SELECTED TEXT -
By Chad Heeter and David Tuller
Is your gold ring really worth its weight in gold? When experts include the risks to the environment and the people living near mine operations, some say no. A look at the hidden toxic costs of gold mining.
Modern-day gold-mining techniques bear little resemblance to early Gold Rush days, when prospectors arrived with pans and pick axes in search of gold. Today most mining operations use a process called heap-leaching, where gold is chemically sifted from huge piles of low-grade ore using a water-based sodium cyanide solution. To get a sense of the scale of the process, at the Yanacocha mine in Peru for example, Newmont Mining must extract and leach approximately 30 tons of dirt and rock to recover just one ounce of gold. The fact that mining companies are willing to go these efforts for such small returns is a fairly good sign that the gradual depletion of high-grade ore deposits around the world hasn't deterred the perpetual lust for gold. Nor, apparently, has the environmental damage caused by gold mining reduced the demand for jewelry, which accounts for 80 percent of gold produced today.
Once the cyanide is trickled over the ore, it dissolves and separates the gold, which is then pumped to a refinery and recovered, along with by-products including silver, platinum and mercury. The cyanide solution is stored in ponds with impermeable liners and recycled for more processing.

TASK REQUIREMENTS - Copy out the passage about gold mining word for word, beginning at the words "Once the cyanide" and stopping after the words "for more processing.". Work from the passage about gold mining alone.

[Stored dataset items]

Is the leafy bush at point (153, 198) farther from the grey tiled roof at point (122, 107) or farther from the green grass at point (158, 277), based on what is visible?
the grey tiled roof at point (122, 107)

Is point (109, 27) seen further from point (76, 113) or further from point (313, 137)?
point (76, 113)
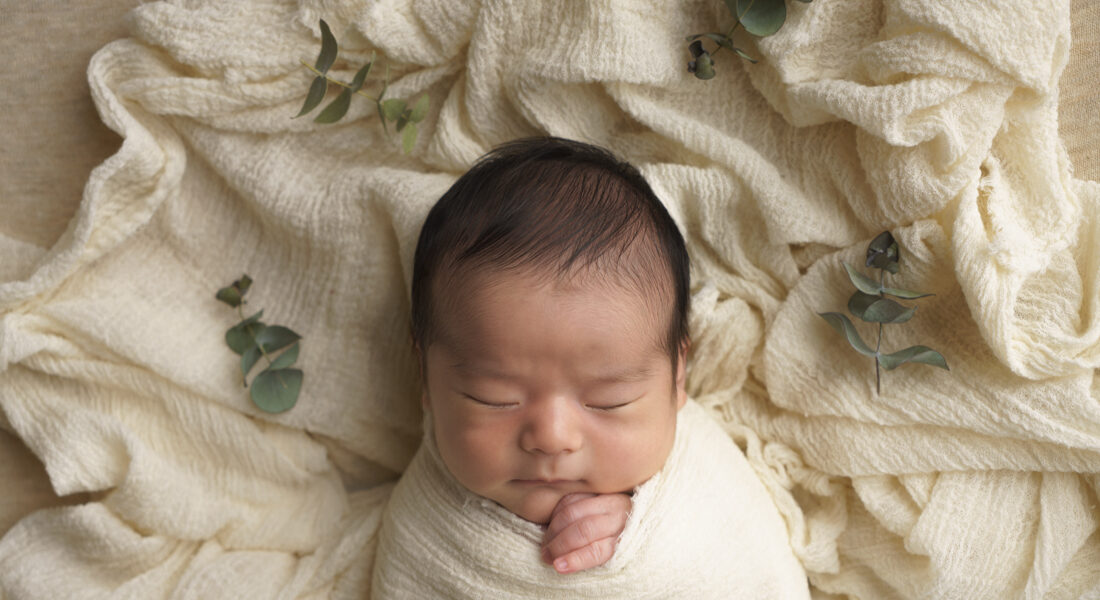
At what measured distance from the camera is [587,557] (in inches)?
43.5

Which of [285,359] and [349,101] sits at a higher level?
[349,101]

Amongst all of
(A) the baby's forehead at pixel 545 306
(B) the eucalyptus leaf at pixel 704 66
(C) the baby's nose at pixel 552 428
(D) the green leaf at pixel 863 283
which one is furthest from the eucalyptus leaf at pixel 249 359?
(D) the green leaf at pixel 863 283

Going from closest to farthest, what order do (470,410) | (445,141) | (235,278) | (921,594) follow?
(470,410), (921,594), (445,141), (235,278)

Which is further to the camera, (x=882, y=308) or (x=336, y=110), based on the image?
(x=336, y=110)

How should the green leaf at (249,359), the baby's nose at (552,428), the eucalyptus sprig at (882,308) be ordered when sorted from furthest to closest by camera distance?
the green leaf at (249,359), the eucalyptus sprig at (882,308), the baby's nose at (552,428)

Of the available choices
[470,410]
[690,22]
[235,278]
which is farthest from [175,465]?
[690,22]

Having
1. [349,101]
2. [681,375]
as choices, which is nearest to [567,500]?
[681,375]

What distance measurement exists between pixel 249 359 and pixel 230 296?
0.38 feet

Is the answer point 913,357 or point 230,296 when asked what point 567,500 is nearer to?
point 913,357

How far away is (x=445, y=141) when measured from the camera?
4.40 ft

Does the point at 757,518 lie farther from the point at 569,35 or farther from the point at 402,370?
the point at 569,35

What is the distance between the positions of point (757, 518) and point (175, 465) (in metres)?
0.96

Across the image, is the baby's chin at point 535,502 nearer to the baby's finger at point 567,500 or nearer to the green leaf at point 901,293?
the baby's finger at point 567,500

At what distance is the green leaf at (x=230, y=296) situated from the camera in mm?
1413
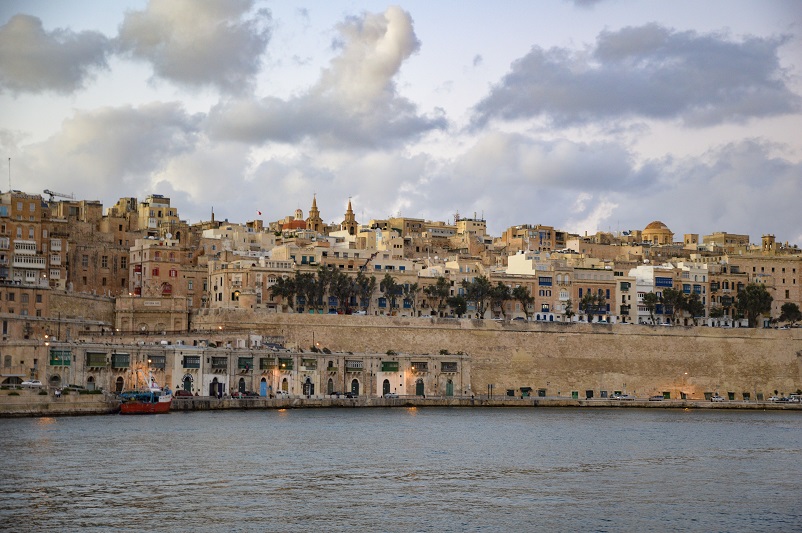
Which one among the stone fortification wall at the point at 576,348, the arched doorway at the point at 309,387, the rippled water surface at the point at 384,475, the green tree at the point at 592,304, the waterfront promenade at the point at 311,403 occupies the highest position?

==

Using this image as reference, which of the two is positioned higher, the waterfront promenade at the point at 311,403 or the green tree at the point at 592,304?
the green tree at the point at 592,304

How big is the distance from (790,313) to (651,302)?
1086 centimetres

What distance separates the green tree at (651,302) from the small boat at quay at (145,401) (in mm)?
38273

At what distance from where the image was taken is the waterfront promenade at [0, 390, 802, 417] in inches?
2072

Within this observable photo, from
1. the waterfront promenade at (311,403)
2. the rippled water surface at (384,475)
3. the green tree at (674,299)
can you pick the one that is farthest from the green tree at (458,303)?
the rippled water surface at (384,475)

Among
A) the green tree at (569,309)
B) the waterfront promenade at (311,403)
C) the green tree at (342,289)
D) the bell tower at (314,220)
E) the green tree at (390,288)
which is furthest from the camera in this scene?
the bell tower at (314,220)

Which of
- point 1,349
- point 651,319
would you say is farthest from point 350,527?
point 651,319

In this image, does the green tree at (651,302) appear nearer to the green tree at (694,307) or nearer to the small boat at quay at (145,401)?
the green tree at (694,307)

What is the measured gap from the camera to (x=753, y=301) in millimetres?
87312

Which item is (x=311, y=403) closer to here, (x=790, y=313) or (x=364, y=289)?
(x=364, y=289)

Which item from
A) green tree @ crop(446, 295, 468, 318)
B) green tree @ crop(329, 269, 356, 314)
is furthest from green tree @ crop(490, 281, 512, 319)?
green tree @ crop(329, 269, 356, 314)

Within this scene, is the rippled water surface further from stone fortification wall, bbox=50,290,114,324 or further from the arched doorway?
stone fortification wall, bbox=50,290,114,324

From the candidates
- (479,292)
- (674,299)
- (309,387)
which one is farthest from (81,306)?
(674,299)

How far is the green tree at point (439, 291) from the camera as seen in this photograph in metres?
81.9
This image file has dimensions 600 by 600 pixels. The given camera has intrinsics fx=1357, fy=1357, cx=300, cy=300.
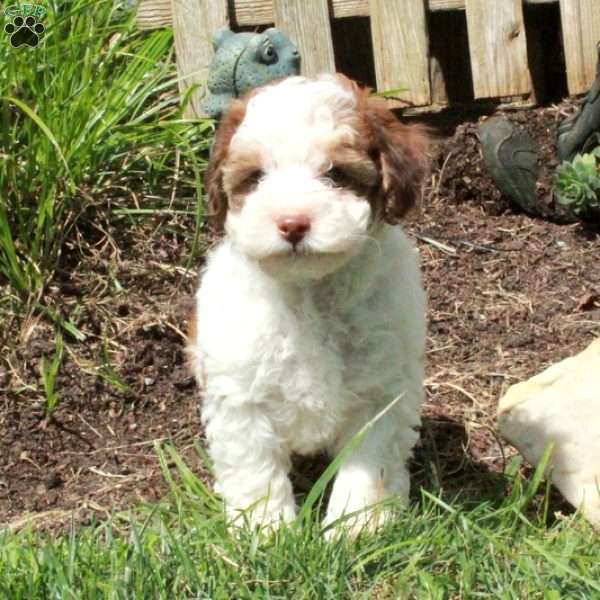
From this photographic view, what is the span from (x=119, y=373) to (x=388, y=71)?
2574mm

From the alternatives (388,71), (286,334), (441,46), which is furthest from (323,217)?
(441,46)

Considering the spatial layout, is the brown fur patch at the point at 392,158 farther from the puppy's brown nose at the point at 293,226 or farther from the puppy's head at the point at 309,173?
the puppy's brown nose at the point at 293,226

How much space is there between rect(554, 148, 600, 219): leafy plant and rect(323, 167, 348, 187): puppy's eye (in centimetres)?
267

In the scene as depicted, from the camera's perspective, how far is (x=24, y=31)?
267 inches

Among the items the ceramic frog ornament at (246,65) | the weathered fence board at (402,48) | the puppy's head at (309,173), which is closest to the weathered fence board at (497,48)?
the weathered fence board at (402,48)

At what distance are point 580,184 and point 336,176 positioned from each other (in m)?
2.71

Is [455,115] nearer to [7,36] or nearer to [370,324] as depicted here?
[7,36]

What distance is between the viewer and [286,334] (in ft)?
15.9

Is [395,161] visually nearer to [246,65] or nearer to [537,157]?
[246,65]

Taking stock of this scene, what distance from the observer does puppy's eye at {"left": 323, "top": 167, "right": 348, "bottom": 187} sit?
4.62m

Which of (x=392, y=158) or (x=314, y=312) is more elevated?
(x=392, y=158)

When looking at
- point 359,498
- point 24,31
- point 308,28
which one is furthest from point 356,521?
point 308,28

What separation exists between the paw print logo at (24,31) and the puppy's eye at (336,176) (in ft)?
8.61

...

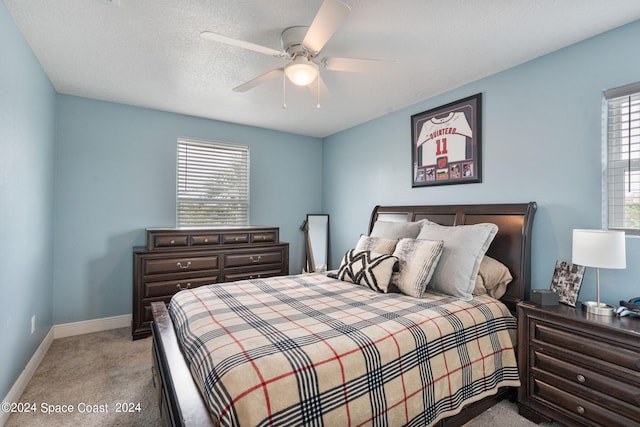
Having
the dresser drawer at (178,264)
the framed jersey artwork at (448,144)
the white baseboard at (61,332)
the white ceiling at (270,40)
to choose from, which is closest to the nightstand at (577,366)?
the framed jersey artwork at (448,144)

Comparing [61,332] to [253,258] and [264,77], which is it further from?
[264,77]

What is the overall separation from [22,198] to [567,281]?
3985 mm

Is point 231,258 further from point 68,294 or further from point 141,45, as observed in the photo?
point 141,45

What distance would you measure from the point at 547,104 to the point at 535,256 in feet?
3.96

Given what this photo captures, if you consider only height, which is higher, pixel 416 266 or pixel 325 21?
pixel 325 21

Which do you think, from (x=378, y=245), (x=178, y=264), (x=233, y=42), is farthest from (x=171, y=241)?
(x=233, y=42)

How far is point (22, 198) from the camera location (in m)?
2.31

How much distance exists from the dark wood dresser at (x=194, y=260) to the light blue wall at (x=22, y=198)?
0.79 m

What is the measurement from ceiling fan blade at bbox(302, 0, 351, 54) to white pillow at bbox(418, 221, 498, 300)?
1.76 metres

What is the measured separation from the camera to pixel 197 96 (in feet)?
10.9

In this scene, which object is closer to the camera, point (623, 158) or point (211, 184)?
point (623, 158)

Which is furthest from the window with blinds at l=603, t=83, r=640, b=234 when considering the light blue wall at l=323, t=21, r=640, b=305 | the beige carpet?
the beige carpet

WRITTEN SOLUTION -
Once the cyanide is trickled over the ore, it dissolves and separates the gold, which is then pumped to a refinery and recovered, along with by-products including silver, platinum and mercury. The cyanide solution is stored in ponds with impermeable liners and recycled for more processing.